(The input begins)

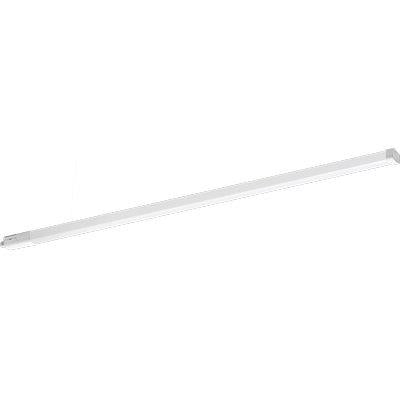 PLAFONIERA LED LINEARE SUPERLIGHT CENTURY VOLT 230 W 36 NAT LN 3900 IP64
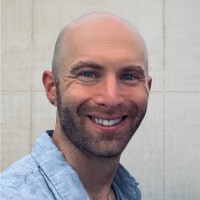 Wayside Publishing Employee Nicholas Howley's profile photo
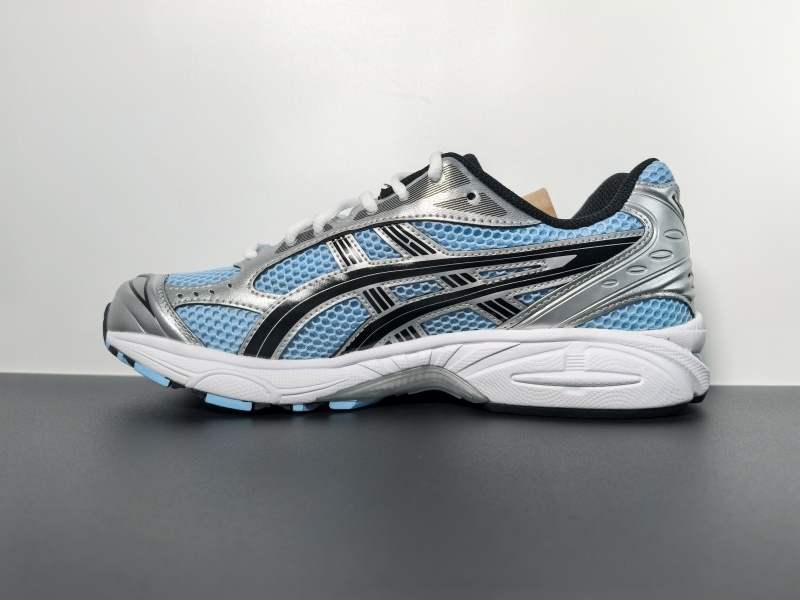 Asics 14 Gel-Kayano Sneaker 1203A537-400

(The input ends)
(The input begins)

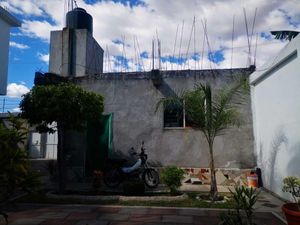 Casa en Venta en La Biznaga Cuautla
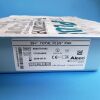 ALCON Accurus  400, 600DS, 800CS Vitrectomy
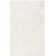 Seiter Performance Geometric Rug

(The input ends)

**Work item:**
All lines above from the one containing "Wayside Publishing Employee" up to and including the one containing "Asics 14 Gel-Kayano Sneaker 1203A537-400" are to be set down exactly, and nothing else. Leave images out.

**Exercise answer:**
 Wayside Publishing Employee Nicholas Howley's profile photo
 Asics 14 Gel-Kayano Sneaker 1203A537-400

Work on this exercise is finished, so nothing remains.